The degenerative changes of the cervical spine and surrounding soft tissue (ligaments and disc) take years to develop. Poor posture, overuse, and trauma (whiplash injury) are also contributing factors.
There are different treatment options for radiculopathy, which including: surgery, pain medication, physical therapy, and non-invasive spinal decompression. Cervical Decompression is a non-surgical, non-narcotic treatment protocol to help alleviate symptoms of cervical disc degeneration, neck pain and radiculopathy. Decompression is often confused with traction. Traction is defined as the act of pulling, while decompression, on the other hand, is defined as the act of relieving pressure. Traction is a static pull where decompression is computerized and causes what I call an oscillating affect. This oscillating effect creates a negative pressure within the disc to promote retraction of the herniated or bulging disc material. It also creates a lower pressure in the disc that will cause an influx of healing nutrients and other substances into the disc. As the disc retracts it relieves pressure off of the nerve root that is causing the symptoms. The influx of nutrients and water back into the disc help the disc begin to get healthy and as a result, the symptoms improve.

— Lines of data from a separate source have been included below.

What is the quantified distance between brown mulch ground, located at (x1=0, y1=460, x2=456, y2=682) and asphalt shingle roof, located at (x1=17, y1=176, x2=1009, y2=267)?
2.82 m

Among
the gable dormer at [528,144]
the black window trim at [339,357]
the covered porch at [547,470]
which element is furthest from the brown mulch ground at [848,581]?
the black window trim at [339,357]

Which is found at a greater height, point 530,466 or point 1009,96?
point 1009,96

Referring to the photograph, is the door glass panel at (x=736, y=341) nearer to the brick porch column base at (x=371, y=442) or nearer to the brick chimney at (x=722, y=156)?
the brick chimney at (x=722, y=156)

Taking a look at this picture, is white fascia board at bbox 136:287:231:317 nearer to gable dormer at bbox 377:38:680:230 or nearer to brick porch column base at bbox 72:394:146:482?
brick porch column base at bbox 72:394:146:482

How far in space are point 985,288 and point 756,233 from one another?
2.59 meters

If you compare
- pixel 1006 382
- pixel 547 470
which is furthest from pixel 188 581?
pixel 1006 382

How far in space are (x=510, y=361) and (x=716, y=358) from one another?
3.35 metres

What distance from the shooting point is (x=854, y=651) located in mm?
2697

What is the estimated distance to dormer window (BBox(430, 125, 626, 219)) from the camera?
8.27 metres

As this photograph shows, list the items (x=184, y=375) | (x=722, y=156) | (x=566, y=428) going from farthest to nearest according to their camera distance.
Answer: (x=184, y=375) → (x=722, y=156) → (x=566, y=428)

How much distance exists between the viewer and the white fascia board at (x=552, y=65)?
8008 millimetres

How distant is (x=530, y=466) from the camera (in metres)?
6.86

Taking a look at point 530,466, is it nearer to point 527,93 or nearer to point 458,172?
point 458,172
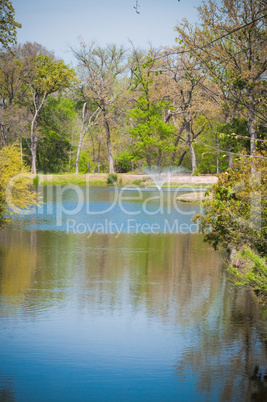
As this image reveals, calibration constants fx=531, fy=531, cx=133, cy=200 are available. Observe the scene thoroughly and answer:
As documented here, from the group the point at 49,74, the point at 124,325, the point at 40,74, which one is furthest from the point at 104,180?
the point at 124,325

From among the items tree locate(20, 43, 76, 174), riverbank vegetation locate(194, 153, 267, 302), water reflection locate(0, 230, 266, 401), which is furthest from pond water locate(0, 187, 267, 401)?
tree locate(20, 43, 76, 174)

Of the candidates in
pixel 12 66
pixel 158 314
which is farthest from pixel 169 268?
pixel 12 66

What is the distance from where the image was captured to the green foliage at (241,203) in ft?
39.4

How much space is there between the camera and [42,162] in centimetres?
7106

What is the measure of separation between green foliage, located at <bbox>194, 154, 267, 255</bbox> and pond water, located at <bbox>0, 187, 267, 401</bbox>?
168cm

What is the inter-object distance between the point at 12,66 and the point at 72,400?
171 feet

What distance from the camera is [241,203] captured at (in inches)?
544

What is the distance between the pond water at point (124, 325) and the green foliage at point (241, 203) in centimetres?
168

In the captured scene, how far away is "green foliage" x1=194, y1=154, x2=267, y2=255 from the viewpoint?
12006mm

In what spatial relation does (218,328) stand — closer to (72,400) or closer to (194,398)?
(194,398)

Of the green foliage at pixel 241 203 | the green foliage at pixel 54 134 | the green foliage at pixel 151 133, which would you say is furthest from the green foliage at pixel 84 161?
the green foliage at pixel 241 203

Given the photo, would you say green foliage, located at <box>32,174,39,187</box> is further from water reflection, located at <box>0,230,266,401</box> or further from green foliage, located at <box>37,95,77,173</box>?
water reflection, located at <box>0,230,266,401</box>

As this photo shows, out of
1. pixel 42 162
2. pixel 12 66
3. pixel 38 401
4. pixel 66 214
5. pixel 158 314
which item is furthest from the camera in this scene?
pixel 42 162

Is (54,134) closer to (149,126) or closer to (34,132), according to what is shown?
(34,132)
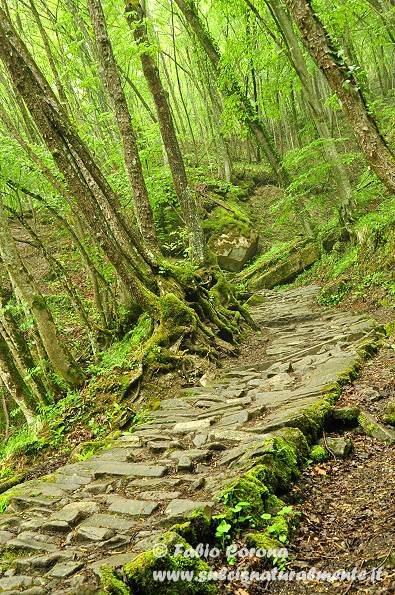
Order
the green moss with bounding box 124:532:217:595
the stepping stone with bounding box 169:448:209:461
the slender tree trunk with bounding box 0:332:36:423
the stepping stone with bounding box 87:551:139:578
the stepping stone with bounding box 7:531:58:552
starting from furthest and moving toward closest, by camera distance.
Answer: the slender tree trunk with bounding box 0:332:36:423 → the stepping stone with bounding box 169:448:209:461 → the stepping stone with bounding box 7:531:58:552 → the stepping stone with bounding box 87:551:139:578 → the green moss with bounding box 124:532:217:595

European Musculoskeletal Review in 2007 stated that “Vertebral axial decompression should not be considered as traction in the traditional sense, but as decompression it is the only non-invasive treatment that has been proved to decompress only the disc.” By isolating the disc we can effectively treat the patient. In 2010 in BMC Musculoskeletal Disorders performed a study on the restoration of disc height through spinal decompression. The conclusion to that study is pretty amazing. “Non-surgical decompression was associated with the reduction in pain and an increase in disc height. The correlation of these variables suggests that pain reduction may be mediated, at least in part, through a restoration of disc height.” By helping increase the disc height, it helps relieve the pressure off of the nerve root. Thus, relieving symptoms.